Instructions for the task — Without the images, set down each entry exactly.
(Data to examine)
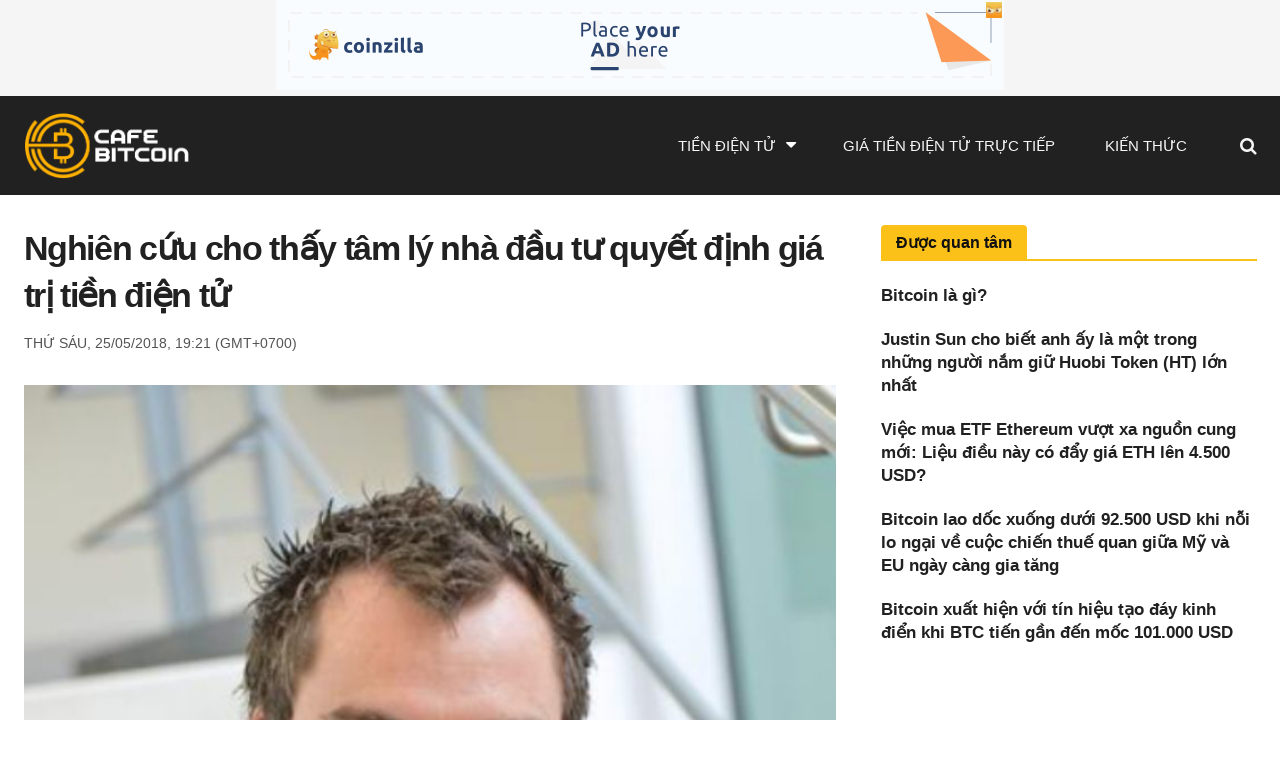

--- FILE ---
content_type: text/html; charset=UTF-8
request_url: https://request-global.czilladx.com/serve/get.php?withoutAdCode=1&z=9135c07bd78e504d649&w=728&h=90&wd=0&n=2031127464971
body_size: 340
content:
https://request-global.czilladx.com/serve/view.php?w=728&h=90&z=9135c07bd78e504d649&c=DEFAULT&n=d723c8c8cc2d7b43b58c4702678a4deb3be9f5873b35a239ba417991ceb98c68&integrity=[base64]

--- FILE ---
content_type: text/html; charset=UTF-8
request_url: https://request-global.czilladx.com/serve/get.php?withoutAdCode=1&z=9135c07bd78e504d649&w=728&h=90&wd=0&n=2456650380440
body_size: 339
content:
https://request-global.czilladx.com/serve/view.php?w=728&h=90&z=9135c07bd78e504d649&c=DEFAULT&n=1e32363f510a69f686f365a9742a22d2f051861428e8b03c1461936c8cecafe7&integrity=[base64]

--- FILE ---
content_type: text/html; charset=UTF-8
request_url: https://request-global.czilladx.com/serve/get.php?withoutAdCode=1&z=2955c07bd78e3252694&w=300&h=250&wd=0&n=2296164811964
body_size: 336
content:
https://request-global.czilladx.com/serve/view.php?w=300&h=250&z=2955c07bd78e3252694&c=DEFAULT&n=56228e711c543dc44137dbfc8a57f8a9c1275b251225d82fda26a4ea256982bf&integrity=[base64]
(End Data to examine)
Result of this exercise —
--- FILE ---
content_type: text/html; charset=UTF-8
request_url: https://request-global.czilladx.com/serve/get.php?withoutAdCode=1&z=9135c07bd78e504d649&w=728&h=90&wd=0&n=2031127464971
body_size: 340
content:
https://request-global.czilladx.com/serve/view.php?w=728&h=90&z=9135c07bd78e504d649&c=DEFAULT&n=d723c8c8cc2d7b43b58c4702678a4deb3be9f5873b35a239ba417991ceb98c68&integrity=[base64]

--- FILE ---
content_type: text/html; charset=UTF-8
request_url: https://request-global.czilladx.com/serve/get.php?withoutAdCode=1&z=9135c07bd78e504d649&w=728&h=90&wd=0&n=2456650380440
body_size: 339
content:
https://request-global.czilladx.com/serve/view.php?w=728&h=90&z=9135c07bd78e504d649&c=DEFAULT&n=1e32363f510a69f686f365a9742a22d2f051861428e8b03c1461936c8cecafe7&integrity=[base64]

--- FILE ---
content_type: text/html; charset=UTF-8
request_url: https://request-global.czilladx.com/serve/get.php?withoutAdCode=1&z=2955c07bd78e3252694&w=300&h=250&wd=0&n=2296164811964
body_size: 336
content:
https://request-global.czilladx.com/serve/view.php?w=300&h=250&z=2955c07bd78e3252694&c=DEFAULT&n=56228e711c543dc44137dbfc8a57f8a9c1275b251225d82fda26a4ea256982bf&integrity=[base64]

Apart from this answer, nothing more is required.